== Exercise task 1 ==
In the passage on the optical element driving mechanism below, copy the stretch from "FIG. 9 is a" through "the second boundary 1532.".

== Passage shown ==
As shown in FIG. 8, when viewed along the main axis C (FIG. 1), the geometric center of the fixed portion 1100 and the geometric center of the first movable portion 1200 are both generally located at the position of the geometric center C1. When viewed along the main axis C (FIG. 1), the geometric center C2 of the opening 1530 does not overlap with the geometric center C1 of the first movable portion 1200.

Since the geometry of the first optical element 2000 (FIG. 7) corresponds to the geometry of the opening 1530 of the first circuit member 1500, it can be understood that when viewed along the main axis C (FIG. 1), the geometric center C1 of the first movable portion 1200 does not overlap with the geometric center of the first optical element 2000.

FIG. 9 is a cross-sectional view of the optical element driving mechanism 1000 taken along line B-B′ in FIG. 1. FIG. As shown in FIG. 9, the opening 1530 includes a first boundary 1531 and a second boundary 1532. When viewed along the main axis C (the Z-axis), the length of the first boundary 1531 is greater than the length of the second boundary 1532.

As shown in FIG. 9, when viewed along the main axis C (the Z-axis), the first boundary 1531 is adjacent to the first side 1101 of the fixed portion 1100. When viewed along the main axis C, the second boundary 1532 is adjacent to the second side 1102 of the fixed portion 1100.

As shown in FIG. 9, when viewed along the main axis C (the Z-axis), the first coil 1412 and the second coil 1413 of the first driving portion 1410 are located on the first side 1101. When viewed along the main axis C, the second driving portion 1420 is located on the second side 1102. When viewed along the main axis C, the shortest distance between the first boundary 1531 and the first side 1101 is different from the shortest distance between the second boundary 1532 and the second side 1102.

== Extracted data rows ==
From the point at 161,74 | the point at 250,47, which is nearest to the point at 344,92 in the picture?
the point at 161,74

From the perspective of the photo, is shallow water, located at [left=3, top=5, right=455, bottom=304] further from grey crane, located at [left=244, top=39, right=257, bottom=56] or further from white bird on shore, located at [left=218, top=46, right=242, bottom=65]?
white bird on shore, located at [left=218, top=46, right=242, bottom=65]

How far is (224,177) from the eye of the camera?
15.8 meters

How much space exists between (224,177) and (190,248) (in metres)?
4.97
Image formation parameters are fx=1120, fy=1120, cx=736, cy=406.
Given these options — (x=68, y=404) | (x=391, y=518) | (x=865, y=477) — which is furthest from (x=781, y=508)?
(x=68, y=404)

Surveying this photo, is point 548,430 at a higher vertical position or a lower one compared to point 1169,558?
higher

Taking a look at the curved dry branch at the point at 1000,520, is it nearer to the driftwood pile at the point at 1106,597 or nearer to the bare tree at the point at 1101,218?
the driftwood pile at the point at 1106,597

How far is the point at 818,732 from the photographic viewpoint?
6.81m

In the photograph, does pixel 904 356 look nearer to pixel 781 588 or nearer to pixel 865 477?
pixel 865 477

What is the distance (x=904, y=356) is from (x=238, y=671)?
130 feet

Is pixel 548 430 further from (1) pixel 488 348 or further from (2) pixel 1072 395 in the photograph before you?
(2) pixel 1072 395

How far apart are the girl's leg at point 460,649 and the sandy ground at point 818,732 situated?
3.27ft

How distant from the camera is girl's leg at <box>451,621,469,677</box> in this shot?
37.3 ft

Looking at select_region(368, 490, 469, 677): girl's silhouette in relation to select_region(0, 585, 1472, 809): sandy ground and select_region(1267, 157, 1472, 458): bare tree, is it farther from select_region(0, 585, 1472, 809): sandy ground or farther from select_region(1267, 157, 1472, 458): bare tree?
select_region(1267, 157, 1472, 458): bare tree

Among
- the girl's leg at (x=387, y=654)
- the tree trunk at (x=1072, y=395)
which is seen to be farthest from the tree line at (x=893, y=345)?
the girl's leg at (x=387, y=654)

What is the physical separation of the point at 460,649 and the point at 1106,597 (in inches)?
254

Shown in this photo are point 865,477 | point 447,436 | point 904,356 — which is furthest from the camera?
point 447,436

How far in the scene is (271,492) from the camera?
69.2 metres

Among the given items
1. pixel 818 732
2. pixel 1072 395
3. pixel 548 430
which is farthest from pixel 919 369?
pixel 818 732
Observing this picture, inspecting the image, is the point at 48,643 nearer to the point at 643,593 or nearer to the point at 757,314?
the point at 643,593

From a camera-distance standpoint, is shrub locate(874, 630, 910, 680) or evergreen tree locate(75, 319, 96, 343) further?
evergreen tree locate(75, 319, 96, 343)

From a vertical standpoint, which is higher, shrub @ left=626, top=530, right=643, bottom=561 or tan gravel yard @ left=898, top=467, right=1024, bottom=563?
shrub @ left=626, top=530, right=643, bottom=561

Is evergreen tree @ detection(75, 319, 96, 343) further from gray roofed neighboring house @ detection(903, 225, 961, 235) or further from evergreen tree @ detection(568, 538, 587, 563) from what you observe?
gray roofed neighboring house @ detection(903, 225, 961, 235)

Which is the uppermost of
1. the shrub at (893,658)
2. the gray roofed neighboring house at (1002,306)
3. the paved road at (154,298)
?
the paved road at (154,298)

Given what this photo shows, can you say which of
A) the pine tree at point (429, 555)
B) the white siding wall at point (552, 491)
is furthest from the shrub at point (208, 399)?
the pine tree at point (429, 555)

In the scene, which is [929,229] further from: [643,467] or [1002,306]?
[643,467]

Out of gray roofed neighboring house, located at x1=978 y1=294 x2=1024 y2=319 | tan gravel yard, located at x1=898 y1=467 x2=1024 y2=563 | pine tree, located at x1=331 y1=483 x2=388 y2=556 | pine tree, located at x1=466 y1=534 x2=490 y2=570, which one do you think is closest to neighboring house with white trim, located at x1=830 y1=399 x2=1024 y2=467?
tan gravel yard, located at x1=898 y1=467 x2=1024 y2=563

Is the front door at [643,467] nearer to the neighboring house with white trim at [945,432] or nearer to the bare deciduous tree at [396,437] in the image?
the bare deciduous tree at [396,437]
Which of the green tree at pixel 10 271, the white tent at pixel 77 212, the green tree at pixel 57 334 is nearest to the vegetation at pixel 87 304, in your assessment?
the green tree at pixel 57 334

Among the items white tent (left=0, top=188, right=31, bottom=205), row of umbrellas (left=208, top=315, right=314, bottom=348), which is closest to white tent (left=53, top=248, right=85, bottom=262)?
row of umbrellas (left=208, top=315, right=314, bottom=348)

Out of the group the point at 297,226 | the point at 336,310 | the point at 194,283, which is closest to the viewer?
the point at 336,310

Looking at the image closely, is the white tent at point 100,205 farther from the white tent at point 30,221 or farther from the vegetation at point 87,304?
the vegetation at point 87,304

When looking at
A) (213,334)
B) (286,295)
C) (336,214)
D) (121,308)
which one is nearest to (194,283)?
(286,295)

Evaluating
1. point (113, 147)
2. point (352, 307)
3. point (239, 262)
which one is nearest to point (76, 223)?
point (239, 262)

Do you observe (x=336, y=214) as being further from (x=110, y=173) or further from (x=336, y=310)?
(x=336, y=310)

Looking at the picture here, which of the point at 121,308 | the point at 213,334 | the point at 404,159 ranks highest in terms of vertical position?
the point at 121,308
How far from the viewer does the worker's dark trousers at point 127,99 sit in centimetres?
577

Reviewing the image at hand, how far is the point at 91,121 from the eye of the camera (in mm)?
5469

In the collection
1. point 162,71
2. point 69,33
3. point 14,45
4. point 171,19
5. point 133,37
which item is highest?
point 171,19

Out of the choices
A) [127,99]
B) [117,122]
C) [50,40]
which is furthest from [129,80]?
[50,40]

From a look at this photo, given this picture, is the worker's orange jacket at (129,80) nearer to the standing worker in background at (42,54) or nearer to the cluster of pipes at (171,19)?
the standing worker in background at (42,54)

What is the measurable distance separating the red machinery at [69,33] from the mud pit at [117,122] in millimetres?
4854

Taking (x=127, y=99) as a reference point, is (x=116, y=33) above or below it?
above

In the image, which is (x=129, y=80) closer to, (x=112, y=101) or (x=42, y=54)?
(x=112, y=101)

== Exercise task 2 ==
List every line in the rows above that contains the word "Among".

== Worked solution 1 ==
FIG. 9 is a cross-sectional view of the optical element driving mechanism 1000 taken along line B-B′ in FIG. 1. FIG. As shown in FIG. 9, the opening 1530 includes a first boundary 1531 and a second boundary 1532. When viewed along the main axis C (the Z-axis), the length of the first boundary 1531 is greater than the length of the second boundary 1532.

== Worked solution 2 ==
Among
Among the given items
Among the items white tent (left=0, top=188, right=31, bottom=205), row of umbrellas (left=208, top=315, right=314, bottom=348), which is closest to white tent (left=53, top=248, right=85, bottom=262)?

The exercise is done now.